The state EOC tests are given in the four core content areas of biology, English, algebra and U.S. history and constitution in middle and high schools as required by the Education Accountability Act of 1998. Test results count for 20 percent of each student’s final grade in that course, and they are used as a performance measure on state report cards.
Statewide, the passage rate and average score for S.C. students increased in biology, English, and U.S. history and the constitution, while in algebra, the pass rate declined, but the average score increased. The state’s mean scale scores were 78.2 for English, 80.8 for biology, 71.2 for U.S. history and constitution, and 81.0 for algebra.

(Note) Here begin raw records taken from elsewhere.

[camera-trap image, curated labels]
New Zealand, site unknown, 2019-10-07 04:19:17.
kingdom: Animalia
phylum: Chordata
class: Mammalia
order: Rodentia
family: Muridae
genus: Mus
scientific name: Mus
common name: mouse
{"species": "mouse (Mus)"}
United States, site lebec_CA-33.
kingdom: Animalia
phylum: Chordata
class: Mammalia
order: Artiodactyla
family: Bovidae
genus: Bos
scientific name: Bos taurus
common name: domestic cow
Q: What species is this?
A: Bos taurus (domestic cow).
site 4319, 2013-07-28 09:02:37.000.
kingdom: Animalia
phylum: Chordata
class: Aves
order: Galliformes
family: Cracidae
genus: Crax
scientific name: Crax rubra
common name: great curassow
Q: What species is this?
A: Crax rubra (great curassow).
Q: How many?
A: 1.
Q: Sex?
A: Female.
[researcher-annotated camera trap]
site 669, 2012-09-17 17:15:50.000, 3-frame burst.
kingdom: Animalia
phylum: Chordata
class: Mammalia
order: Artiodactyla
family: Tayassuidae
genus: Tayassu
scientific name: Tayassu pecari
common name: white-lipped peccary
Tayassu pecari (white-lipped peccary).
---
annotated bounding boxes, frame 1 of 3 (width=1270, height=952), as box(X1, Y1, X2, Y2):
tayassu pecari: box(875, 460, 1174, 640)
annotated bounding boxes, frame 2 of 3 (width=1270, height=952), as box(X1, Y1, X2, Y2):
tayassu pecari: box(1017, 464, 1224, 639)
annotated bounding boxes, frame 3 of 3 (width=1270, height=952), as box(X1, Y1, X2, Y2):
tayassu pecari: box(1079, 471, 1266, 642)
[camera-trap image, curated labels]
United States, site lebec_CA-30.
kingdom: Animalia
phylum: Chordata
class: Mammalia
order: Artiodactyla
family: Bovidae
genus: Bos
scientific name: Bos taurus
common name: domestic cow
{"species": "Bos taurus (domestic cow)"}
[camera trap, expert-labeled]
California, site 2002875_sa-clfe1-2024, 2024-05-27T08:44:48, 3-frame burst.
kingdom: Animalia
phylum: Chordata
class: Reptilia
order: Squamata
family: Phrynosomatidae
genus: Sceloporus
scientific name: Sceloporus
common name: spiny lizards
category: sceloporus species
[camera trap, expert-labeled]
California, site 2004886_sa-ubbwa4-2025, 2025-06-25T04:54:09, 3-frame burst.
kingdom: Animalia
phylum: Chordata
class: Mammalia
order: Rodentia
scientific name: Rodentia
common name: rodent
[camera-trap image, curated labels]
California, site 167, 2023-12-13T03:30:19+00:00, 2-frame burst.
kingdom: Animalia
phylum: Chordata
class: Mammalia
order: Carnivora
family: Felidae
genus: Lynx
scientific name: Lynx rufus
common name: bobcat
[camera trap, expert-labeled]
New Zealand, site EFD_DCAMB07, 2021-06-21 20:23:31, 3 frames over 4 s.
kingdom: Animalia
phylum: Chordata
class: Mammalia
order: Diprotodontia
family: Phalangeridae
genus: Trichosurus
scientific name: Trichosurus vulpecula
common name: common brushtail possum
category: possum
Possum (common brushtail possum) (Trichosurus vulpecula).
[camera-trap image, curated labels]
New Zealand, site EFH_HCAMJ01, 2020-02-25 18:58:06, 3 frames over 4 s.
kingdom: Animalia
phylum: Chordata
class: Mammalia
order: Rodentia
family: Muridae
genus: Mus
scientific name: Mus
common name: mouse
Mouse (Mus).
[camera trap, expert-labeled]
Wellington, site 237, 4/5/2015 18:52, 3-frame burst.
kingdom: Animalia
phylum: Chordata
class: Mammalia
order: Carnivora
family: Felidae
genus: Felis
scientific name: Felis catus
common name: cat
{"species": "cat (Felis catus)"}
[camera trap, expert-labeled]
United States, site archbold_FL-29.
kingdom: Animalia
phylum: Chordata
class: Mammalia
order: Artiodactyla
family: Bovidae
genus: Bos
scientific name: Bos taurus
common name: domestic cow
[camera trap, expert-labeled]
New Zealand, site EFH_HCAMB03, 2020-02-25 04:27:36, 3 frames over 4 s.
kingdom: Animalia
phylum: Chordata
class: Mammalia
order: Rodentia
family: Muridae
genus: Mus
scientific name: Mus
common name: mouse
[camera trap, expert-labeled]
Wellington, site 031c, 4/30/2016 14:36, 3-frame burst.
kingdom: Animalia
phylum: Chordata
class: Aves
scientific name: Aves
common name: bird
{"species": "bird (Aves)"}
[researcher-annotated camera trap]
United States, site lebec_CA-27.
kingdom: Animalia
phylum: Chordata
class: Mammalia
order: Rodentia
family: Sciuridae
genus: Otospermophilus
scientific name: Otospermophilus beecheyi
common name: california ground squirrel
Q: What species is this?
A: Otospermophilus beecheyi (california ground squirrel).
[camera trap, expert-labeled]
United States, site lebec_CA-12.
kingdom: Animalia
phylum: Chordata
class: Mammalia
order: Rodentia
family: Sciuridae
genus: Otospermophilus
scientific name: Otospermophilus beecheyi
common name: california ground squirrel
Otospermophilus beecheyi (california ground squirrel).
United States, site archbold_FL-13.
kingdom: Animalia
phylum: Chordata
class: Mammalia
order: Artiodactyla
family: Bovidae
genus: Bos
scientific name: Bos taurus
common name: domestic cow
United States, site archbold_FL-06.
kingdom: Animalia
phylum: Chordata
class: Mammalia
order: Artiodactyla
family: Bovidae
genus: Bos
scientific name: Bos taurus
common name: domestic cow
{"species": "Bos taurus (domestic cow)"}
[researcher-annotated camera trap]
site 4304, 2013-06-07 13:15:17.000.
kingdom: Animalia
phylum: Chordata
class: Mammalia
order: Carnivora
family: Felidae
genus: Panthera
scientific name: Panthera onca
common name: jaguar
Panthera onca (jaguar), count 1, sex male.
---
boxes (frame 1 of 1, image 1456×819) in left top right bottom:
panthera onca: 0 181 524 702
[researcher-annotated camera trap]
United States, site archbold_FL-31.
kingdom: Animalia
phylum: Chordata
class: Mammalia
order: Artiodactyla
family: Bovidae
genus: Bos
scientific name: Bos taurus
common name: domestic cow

In Horry County, mean scale scores improved in three of the four tests. In biology the score was 81.8, up from 80.5 last year; in English, it was 79.4, up from 78.5 last year; and in U.S. history and constitution, it was 74.1, up from 73.0 last year. The mean scale score in algebra remained at 84.1, the same as last year, but was 3.1 points above the state’s score.
“Overall, there is some positive news in this information,” said Teal Britton, HCS spokeswoman. “The No. 1 thing to look for is incremental improvement over time -- a dramatic increase or decrease would be cause for concern -- and we improved this year.”
For the Georgetown County School District, the scores were 77.8 for biology, 77.2 for English, 70.1 for U.S. history and constitution, and 80.0 for algebra. The district’s middle schools scored higher than the state in mean scale scores for English and algebra, with Carvers Bay Middle School at 91.3 in algebra and 83.7 in English; Waccamaw Middle School, 91.1 in algebra, 89.3 in English; Rosemary Middle School, 89.3 in algebra, 82.9 in English; and Georgetown Middle School, 86.1 in algebra, 82.8 in English.
U.S. history was where students in Georgetown district scored lowest, and the subject continues to be a challenge, according to a statement from the district, and literacy strategies have been put in place at elementary and middle schools to help improve their English scores. The district has lost extra teachers who assisted with English language arts and math in its middle and high schools, according to the statement.
“Measuring student achievement is an important tool to improving instructional practices,” said State Superintendent of Education Mick Zais. “End-of-course assessments demonstrate how well high school students have mastered key concepts and skills they will use after graduation.”